All of lore.kernel.org
 help / color / mirror / Atom feed
* Re: [MPTCP] [PATCH] mptcp: mptcp option len must be skb independent
@ 2019-04-19 22:28 Mat Martineau
  0 siblings, 0 replies; 4+ messages in thread
From: Mat Martineau @ 2019-04-19 22:28 UTC (permalink / raw)
  To: mptcp

[-- Attachment #1: Type: text/plain, Size: 5195 bytes --]


On Fri, 19 Apr 2019, Paolo Abeni wrote:

> Otherwise the TCP stack can't compute correctly the mss and
> that will break segmentation. Note that we can't observe the
> issue with the self-test until we allow skb collapsing -
> loopback default MTU is pretty big and we dont build big enogh
> skb otherwise.
>
> Fix the issue caching the use_map/use_checksum flags also at the
> substream ctx level, and using them in tcp_established_options().
> While at it, replace a bunch of magic numbers with the appropriate
> constants.

Hi Paolo -

"use_checksum" isn't going to differ across packets, and is a subflow-wide 
setting that can be in the subflow context.

"use_map" is different. The MPTCP DSS option has two parts, with one or 
both of the MPTCP Data ACK and the MPTCP data sequence mapping. This 
varies by the packet.
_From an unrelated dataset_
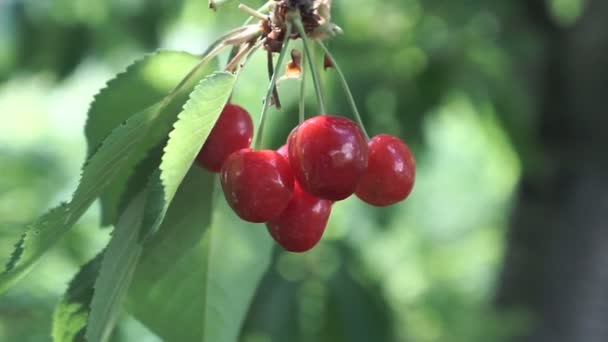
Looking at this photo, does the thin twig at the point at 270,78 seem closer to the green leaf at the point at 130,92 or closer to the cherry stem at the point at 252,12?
the cherry stem at the point at 252,12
After the connection gets started (handshake plus a 
DSS ACK indicating the DSS options are getting passed through the 
network), the DSS option is not required on every packet.

ACK packets have the DSS option with the MPTCP Data ACK but no mapping.

Not every data packet needs to have DSS mapping information - our MPTCP 
socket could get a sendmsg with 2800 bytes, and send one skb with the 
first 1400 data bytes and the DSS mapping for the 2800 byte range, and a 
second skb with the last 1400 data bytes and no MPTCP option header.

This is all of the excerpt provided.